The Jew Who Fell in Love With Wagner
(Haaretz) — The music of German composer Richard Wagner was never played in his parents’ home: Too many bad associations with Hitler and the Nazis, explains filmmaker Hilan Warshaw.
So it wasn’t until he began playing violin in a New York City youth orchestra that Warshaw was first introduced to the work of the notoriously anti-Semitic 19th-century German opera composer. And rather embarrassingly, he found himself smitten.
“I just loved the music. But, at the same time, it was something that my conscious mind told me was anathema,” he recalls.
Over the years, Warshaw – whose family lost many relatives during the Holocaust – developed what he describes as a “push-pull relationship” with Hitler’s favorite composer. And it made him curious about the other Jews in Wagner’s life.
So curious, in fact, that he decided to devote the past several years to making a film on the subject. The fruit of that effort, “Wagner’s Jews,” is playing in Tel Aviv at the Docaviv festival, Israel’s premier event for documentary film.

■ **Written task a**:
Which lines in the entries contain the string "apart"? Copy each of them.
The Wagner article and the entries have nothing to do with each other.

■ **Given data**:
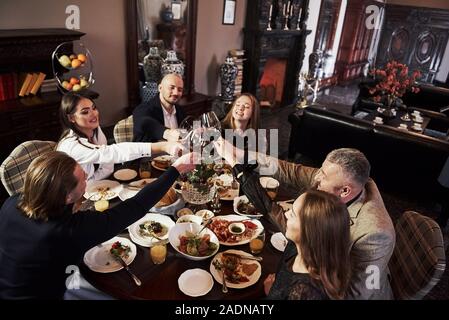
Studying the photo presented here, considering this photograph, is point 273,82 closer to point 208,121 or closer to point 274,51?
point 274,51

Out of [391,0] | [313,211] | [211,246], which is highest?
[391,0]

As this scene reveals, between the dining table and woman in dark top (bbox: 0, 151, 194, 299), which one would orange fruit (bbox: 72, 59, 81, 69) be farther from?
the dining table

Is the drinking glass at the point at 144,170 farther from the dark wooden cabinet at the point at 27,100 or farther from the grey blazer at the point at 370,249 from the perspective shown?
the dark wooden cabinet at the point at 27,100

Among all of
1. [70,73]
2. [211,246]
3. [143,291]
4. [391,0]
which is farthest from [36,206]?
[391,0]

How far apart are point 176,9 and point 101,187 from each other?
127 inches

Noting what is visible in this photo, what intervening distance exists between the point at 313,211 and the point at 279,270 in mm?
323

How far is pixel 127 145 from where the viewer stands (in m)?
2.03

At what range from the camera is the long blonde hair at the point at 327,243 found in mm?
1183

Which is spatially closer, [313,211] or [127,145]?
[313,211]

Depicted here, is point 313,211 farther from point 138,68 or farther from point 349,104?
point 349,104

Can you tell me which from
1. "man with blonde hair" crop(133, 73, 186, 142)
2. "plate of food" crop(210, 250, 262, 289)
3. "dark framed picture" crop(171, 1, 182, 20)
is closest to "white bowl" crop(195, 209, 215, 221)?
"plate of food" crop(210, 250, 262, 289)

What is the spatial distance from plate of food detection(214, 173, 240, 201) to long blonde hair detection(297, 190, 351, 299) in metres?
0.81

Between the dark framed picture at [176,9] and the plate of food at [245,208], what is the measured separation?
131 inches

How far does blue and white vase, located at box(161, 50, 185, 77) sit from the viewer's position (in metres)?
4.15
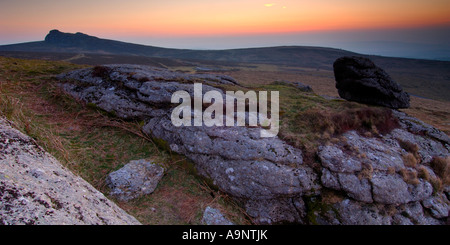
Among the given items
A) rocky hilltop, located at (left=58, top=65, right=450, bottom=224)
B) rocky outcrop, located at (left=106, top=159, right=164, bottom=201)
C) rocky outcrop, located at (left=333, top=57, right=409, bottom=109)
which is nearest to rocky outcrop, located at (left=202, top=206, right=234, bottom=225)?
rocky hilltop, located at (left=58, top=65, right=450, bottom=224)

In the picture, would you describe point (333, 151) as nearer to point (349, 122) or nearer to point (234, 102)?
point (349, 122)

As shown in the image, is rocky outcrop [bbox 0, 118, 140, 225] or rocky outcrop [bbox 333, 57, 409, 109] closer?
rocky outcrop [bbox 0, 118, 140, 225]

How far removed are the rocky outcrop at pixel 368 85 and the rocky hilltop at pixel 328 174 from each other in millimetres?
3215

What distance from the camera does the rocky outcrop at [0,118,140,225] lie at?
8.50 ft

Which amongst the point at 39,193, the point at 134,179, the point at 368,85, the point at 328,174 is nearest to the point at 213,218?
the point at 134,179

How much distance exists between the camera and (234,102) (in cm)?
991

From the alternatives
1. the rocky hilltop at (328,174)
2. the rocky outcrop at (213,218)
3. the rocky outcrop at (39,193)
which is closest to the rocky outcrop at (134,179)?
the rocky hilltop at (328,174)

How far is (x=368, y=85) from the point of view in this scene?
1189 cm

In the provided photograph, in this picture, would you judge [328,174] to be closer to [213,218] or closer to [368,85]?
[213,218]

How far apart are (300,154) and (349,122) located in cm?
349

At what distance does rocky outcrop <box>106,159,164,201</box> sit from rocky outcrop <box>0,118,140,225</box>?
269 centimetres

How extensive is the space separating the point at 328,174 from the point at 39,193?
24.4ft

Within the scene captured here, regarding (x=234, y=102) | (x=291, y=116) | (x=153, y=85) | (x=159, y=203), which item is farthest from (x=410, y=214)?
(x=153, y=85)

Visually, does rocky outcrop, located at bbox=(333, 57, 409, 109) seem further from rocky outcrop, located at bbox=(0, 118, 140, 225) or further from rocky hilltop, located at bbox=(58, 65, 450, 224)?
rocky outcrop, located at bbox=(0, 118, 140, 225)
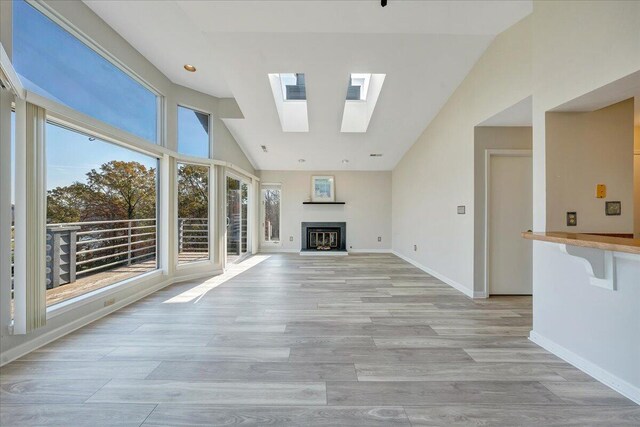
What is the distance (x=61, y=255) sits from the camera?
8.18 ft

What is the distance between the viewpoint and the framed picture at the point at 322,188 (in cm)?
722

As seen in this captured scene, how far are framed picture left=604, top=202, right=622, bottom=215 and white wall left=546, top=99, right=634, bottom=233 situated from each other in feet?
0.11

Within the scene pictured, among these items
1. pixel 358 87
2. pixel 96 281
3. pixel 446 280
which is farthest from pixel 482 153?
pixel 96 281

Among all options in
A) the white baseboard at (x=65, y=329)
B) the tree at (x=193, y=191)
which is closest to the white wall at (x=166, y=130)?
the white baseboard at (x=65, y=329)

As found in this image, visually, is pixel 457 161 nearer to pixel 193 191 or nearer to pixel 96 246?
pixel 193 191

■ **Written task b**:
Set down the passage of the Wagner article from "Over the years, Warshaw" up to and including "for documentary film.".

■ **Worked solution a**:
How far apart are point 176,9 and point 101,187 from each other?
How far apart are (300,154) and (349,122) located in cm?

■ **Worked solution b**:
Over the years, Warshaw – whose family lost many relatives during the Holocaust – developed what he describes as a “push-pull relationship” with Hitler’s favorite composer. And it made him curious about the other Jews in Wagner’s life.
So curious, in fact, that he decided to devote the past several years to making a film on the subject. The fruit of that effort, “Wagner’s Jews,” is playing in Tel Aviv at the Docaviv festival, Israel’s premier event for documentary film.